Building tools for others to build with.

What Is a Framework?

A framework is a reusable structure that makes a category of work easier. React is a framework for building user interfaces. JTBD is a framework for understanding what people need. The pipeline you learned in Level 03 is a framework for product development.

You have been using frameworks throughout this curriculum. Now you learn to build them. Not because the world needs another JavaScript library — but because the act of creating a framework forces you to understand a domain deeply enough to simplify it for others.

Framework design is the highest form of design thinking. You are not solving one problem. You are solving a class of problems. You are not building one thing. You are building the thing that lets other people build things.

A framework is an opinion about how work should be done, encoded into a reusable structure. The opinion is the hard part. The structure is just the packaging.

When to Build a Framework

You should build a framework when you notice yourself solving the same problem three or more times. The first time, you solve it. The second time, you notice the pattern. The third time, you extract the pattern into something reusable.

Do not build a framework the first time. You do not understand the problem well enough yet. Your abstraction will be wrong — it will be shaped around the specifics of the first case rather than the general pattern.

The three-time rule prevents premature abstraction, which is one of the most expensive mistakes in software and design. A framework built too early locks in assumptions that turn out to be wrong. A framework built after three experiences is grounded in reality.

### Given exercise 1
According to the passage on framework design, how many times should you notice yourself solving the same problem before building a framework?
### Given exercise 2
Extend the passage on framework design with the section that would come next after its final paragraph.

(Extracted data entries)
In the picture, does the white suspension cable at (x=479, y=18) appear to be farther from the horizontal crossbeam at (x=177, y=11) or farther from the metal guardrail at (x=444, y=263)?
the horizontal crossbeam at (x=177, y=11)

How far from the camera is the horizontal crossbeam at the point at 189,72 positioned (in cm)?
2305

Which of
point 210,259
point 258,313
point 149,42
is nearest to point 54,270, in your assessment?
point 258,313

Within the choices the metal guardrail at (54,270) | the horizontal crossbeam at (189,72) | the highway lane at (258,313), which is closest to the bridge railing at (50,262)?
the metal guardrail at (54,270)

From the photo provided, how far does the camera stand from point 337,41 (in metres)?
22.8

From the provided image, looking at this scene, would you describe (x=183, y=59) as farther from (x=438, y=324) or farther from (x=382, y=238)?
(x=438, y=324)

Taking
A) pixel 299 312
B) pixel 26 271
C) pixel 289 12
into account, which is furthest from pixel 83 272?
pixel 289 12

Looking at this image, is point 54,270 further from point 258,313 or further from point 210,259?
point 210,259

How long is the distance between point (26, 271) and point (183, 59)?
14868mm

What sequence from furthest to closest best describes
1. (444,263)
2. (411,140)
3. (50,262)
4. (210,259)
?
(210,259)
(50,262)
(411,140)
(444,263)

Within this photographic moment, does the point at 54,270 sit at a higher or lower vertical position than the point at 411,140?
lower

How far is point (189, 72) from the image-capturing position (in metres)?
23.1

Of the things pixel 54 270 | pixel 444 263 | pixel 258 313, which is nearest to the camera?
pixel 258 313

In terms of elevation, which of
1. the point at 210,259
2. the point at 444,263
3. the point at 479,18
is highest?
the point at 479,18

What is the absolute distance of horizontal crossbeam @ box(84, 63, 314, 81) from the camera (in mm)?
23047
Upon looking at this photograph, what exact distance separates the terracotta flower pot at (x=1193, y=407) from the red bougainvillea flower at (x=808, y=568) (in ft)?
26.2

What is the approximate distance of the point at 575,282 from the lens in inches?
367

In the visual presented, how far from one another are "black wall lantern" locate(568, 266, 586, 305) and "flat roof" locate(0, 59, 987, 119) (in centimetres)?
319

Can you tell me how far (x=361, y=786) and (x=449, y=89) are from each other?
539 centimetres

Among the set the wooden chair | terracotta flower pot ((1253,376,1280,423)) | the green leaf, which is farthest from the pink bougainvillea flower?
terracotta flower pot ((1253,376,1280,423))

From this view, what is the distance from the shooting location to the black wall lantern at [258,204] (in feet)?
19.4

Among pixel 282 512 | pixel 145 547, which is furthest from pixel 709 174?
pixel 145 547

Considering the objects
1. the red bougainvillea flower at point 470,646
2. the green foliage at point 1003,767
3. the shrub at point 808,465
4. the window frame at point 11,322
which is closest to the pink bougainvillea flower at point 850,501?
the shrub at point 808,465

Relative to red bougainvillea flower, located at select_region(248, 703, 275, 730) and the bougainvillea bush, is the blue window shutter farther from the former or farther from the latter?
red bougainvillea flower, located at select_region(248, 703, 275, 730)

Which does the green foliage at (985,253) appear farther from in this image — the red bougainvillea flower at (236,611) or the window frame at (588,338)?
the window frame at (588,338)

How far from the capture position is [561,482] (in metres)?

### Exercise answer 1
Three or more times.

### Exercise answer 2
The Anatomy of a Good Framework

Every effective framework has three layers:

Principles: The beliefs that drive the framework. "Components should be independent." "Content should be separated from presentation." "Defaults should be sensible." Principles are the why.

Patterns: The recurring solutions the framework provides. "Use props to pass data down." "Use events to communicate up." "Use context for cross-cutting concerns." Patterns are the how.

Primitives: The building blocks that make the patterns concrete. Components, functions, templates, structures. Primitives are the what — the actual things people use.

A framework missing principles is just a collection of tools. A framework missing patterns is just a philosophy. A framework missing primitives is just an idea. You need all three.

Design Frameworks vs. Code Frameworks

Not every framework is code. A design system is a framework. A project template is a framework. A decision matrix is a framework. An onboarding checklist is a framework.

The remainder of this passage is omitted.